Insurers Begin To Reveal Prices for Health Care Services
Health insurers are beginning to reveal the costs of health care services, a move that might "ultimately change what providers charge and how much consumers pay," the Miami Herald reports. Charges for services can vary by as much as 30% depending on the provider, according to Cigna.
Cigna spokesperson Joe Mondy said providing price information to consumers "helps provide clarity on how much things cost." In January 2007, Cigna in 58 markets will begin to offer the Cigna Care Network, which will include doctors who score well on quality and cost-efficiency measures.
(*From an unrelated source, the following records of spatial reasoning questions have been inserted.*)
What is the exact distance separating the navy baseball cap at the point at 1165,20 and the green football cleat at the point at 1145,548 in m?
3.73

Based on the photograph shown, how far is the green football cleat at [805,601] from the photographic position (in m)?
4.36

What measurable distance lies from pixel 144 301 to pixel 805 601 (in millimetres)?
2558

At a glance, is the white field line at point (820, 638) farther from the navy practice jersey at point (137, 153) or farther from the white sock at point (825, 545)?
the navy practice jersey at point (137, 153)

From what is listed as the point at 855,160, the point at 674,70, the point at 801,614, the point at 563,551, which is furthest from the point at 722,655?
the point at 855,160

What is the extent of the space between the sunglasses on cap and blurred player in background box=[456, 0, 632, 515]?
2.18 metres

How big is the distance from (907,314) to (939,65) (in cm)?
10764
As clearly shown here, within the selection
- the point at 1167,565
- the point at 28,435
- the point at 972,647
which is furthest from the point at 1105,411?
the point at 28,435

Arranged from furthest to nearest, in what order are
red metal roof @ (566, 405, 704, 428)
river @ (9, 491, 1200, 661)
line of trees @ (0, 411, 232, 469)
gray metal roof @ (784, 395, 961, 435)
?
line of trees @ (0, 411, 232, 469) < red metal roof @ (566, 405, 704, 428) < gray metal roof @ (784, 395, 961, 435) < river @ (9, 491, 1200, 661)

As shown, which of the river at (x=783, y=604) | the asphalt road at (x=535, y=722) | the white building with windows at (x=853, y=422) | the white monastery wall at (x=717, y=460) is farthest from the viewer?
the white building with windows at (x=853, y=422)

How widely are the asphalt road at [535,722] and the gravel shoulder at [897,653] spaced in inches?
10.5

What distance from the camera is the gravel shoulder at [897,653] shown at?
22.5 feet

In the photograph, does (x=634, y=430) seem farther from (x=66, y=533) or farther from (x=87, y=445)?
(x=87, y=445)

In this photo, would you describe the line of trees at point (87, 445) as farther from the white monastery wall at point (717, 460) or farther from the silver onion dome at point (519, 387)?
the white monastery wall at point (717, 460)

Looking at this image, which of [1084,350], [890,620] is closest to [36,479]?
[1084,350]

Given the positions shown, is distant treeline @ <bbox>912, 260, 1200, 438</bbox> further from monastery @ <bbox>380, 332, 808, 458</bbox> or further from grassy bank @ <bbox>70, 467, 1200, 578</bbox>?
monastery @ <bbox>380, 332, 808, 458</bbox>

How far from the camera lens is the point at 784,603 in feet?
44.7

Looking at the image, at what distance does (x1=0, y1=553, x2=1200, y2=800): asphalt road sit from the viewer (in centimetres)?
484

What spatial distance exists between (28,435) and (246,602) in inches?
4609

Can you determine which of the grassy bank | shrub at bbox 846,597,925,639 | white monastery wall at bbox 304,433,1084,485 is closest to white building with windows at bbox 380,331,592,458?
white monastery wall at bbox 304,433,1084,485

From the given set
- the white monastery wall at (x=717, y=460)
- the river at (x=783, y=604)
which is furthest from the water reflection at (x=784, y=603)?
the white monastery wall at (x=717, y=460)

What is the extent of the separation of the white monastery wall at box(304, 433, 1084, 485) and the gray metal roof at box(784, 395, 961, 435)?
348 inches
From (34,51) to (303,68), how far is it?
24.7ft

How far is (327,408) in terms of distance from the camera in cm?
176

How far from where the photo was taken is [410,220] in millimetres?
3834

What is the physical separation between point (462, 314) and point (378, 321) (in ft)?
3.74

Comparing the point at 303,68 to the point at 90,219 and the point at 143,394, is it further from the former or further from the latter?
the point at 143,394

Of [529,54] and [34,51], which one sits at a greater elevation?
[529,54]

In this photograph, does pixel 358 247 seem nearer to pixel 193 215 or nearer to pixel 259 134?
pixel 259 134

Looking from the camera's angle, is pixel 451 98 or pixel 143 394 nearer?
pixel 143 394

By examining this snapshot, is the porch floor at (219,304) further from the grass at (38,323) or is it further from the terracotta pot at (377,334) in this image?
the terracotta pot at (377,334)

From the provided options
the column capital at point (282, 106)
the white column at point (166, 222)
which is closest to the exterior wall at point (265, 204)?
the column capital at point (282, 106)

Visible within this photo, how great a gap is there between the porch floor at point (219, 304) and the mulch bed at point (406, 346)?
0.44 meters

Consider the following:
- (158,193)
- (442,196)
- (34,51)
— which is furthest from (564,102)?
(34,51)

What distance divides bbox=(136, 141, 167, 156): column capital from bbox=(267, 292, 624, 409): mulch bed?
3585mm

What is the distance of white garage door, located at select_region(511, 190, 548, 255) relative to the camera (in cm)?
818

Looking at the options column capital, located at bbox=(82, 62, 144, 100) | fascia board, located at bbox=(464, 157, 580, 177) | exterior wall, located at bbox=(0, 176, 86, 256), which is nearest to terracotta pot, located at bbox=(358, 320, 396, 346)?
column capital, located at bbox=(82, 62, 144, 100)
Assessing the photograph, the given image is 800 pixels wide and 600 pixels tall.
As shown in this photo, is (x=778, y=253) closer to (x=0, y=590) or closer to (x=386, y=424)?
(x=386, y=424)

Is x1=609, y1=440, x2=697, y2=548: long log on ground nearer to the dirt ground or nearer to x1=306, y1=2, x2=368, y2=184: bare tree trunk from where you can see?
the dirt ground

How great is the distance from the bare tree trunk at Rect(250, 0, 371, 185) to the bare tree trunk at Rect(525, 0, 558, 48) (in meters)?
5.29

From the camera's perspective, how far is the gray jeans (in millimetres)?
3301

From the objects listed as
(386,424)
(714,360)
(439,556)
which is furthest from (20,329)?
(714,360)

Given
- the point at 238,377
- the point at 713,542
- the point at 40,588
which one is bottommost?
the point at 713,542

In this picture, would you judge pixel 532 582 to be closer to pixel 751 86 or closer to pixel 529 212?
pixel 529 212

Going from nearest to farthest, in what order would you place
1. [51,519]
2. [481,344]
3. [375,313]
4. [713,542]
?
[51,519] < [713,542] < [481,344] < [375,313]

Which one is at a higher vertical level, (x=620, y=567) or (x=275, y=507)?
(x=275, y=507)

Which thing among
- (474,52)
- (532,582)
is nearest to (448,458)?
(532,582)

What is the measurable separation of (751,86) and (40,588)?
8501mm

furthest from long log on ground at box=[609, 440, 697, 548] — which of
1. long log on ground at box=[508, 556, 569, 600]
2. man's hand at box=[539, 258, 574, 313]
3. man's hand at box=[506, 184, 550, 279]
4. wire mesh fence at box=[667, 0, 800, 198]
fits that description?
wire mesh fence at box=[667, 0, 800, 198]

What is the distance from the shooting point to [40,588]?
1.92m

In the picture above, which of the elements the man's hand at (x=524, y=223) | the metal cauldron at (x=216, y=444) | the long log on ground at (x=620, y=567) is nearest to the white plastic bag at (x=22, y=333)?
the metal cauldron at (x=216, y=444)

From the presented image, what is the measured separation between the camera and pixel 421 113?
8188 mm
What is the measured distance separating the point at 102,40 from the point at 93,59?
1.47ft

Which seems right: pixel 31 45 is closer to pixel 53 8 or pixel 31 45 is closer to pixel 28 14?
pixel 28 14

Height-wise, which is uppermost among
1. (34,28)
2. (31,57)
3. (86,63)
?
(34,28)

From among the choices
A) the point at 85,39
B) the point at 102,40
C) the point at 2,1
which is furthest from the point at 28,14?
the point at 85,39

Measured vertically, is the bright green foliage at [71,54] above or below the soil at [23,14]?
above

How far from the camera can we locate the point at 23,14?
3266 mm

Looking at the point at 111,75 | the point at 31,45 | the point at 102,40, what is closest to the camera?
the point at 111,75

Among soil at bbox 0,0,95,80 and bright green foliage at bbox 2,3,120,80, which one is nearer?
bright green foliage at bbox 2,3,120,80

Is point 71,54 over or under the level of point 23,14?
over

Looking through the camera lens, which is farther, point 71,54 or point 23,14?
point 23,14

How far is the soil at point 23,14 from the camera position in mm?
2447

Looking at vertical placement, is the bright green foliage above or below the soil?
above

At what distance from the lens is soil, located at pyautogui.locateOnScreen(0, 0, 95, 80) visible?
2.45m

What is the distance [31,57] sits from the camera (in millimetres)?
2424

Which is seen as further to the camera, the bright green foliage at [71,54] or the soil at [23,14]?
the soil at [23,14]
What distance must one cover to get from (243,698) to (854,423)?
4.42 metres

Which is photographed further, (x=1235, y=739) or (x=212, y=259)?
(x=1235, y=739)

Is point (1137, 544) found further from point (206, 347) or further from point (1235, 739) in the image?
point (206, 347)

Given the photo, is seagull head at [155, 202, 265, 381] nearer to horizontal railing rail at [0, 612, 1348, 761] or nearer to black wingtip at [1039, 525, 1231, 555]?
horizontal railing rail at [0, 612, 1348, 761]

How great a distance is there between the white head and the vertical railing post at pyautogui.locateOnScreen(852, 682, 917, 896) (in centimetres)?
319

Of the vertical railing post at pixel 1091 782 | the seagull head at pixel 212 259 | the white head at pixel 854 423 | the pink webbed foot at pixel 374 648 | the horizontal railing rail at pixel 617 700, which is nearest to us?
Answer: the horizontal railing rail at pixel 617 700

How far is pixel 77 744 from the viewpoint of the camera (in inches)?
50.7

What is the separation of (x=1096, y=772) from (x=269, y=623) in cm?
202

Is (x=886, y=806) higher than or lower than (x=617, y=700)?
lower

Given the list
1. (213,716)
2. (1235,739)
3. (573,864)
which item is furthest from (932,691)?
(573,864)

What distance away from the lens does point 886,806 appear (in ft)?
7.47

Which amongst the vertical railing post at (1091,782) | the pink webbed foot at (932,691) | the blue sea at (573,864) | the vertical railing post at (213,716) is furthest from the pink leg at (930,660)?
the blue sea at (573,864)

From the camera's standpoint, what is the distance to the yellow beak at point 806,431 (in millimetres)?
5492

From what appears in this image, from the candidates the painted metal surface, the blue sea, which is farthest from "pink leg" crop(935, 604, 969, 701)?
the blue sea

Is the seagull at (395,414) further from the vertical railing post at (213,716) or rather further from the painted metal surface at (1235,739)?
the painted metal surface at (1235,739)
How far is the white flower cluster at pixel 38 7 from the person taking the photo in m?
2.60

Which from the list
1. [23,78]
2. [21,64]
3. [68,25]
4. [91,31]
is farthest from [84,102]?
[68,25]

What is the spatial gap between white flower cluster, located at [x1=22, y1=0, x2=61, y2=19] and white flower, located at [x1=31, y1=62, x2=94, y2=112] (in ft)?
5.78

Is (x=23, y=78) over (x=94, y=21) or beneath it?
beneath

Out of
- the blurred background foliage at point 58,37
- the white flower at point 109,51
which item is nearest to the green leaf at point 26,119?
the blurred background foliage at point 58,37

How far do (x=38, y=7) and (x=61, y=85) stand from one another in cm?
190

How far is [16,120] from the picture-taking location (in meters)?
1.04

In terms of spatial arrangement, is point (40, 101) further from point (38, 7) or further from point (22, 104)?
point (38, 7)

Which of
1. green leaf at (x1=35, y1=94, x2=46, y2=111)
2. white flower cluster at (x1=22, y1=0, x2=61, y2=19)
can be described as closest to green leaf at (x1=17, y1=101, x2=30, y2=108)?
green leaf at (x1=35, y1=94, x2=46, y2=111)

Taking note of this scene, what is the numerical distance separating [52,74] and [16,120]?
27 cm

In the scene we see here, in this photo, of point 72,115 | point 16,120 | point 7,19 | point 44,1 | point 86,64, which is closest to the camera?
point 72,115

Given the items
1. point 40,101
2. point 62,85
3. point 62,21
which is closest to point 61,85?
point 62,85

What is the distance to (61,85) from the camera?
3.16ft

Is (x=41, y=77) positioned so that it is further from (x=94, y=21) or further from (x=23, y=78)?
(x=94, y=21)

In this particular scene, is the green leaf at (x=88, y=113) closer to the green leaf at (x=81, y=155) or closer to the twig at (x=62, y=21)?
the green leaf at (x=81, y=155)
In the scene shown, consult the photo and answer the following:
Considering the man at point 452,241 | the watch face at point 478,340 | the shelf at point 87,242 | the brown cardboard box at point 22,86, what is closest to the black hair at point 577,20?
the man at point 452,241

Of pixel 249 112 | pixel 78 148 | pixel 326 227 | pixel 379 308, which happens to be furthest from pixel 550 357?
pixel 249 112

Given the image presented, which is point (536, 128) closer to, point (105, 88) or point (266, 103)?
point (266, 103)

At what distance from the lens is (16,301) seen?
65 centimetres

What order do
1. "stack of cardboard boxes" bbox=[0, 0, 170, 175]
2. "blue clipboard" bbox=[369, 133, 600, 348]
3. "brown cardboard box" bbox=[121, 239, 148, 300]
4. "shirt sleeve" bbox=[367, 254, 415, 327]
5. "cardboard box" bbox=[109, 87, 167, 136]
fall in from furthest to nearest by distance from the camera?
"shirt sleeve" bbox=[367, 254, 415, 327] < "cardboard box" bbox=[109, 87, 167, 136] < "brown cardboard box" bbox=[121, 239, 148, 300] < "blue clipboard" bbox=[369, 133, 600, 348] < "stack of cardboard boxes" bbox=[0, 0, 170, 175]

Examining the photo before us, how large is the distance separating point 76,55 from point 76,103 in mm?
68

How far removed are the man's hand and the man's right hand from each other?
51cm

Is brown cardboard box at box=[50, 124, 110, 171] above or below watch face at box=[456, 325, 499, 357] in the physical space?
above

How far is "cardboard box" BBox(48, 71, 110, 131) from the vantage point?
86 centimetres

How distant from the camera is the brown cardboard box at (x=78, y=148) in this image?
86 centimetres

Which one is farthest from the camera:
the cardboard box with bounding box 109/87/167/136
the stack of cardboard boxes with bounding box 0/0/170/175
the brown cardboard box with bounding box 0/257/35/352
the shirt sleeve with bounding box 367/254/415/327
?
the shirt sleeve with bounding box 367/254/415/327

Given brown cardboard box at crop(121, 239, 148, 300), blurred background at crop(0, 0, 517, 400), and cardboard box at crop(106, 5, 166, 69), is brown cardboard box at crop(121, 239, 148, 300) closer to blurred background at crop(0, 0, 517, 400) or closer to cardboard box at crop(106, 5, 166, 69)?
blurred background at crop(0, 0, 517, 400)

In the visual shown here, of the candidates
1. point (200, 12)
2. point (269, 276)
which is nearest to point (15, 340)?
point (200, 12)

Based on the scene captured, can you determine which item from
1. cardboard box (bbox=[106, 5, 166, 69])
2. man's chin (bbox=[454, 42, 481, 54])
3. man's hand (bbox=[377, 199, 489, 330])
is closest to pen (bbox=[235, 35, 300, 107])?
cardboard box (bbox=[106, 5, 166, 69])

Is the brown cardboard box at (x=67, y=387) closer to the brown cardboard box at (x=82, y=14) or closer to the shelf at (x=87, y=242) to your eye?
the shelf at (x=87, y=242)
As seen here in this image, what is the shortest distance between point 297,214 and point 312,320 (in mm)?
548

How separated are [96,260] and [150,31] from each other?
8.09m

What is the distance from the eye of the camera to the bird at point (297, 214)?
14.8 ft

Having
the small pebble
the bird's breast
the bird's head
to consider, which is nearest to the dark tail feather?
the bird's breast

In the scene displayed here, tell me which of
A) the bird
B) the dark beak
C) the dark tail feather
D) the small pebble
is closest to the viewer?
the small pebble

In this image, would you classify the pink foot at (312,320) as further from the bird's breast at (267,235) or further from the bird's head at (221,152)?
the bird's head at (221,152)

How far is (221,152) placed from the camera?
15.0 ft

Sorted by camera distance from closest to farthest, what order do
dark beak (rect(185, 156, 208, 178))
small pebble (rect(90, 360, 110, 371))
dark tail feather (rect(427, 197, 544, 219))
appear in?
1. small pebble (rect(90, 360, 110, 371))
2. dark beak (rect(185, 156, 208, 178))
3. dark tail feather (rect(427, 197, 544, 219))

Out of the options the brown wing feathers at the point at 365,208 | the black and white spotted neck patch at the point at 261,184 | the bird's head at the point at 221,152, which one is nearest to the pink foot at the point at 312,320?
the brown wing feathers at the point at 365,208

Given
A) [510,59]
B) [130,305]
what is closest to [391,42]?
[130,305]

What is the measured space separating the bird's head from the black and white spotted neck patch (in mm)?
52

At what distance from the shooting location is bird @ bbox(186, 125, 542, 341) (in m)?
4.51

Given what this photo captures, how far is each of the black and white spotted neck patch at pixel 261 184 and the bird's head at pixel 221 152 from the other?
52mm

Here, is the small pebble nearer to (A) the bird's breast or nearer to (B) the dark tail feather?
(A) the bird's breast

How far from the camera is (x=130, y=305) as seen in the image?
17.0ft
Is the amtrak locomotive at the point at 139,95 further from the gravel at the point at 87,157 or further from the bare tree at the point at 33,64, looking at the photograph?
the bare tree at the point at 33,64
The trend has sparked concern among some physicians about the definitions of efficiency standards. The American Medical Association in November passed a resolution seeking laws that would prohibit insurers from creating networks "based solely on economic criteria." Nancy Nielsen, head of AMA's House of Delegates, said, "You have to look very carefully at those efficiency numbers. Some are only about costs. That's where it gets tricky. That's where the biggest fights and negotiations are."
Insurers contend their efficiency measures will not be based solely on costs but add that actions need to be taken to address the cost disparities in health care. Charles Cutler, national medical director for Aetna, said, "The more people understand the cost of health care, the better off we will be."
Brian Klepper of the Center for Practical Health Reform said, "We're at the leading edge of a huge change" (Dorschner, Miami Herald, 12/3).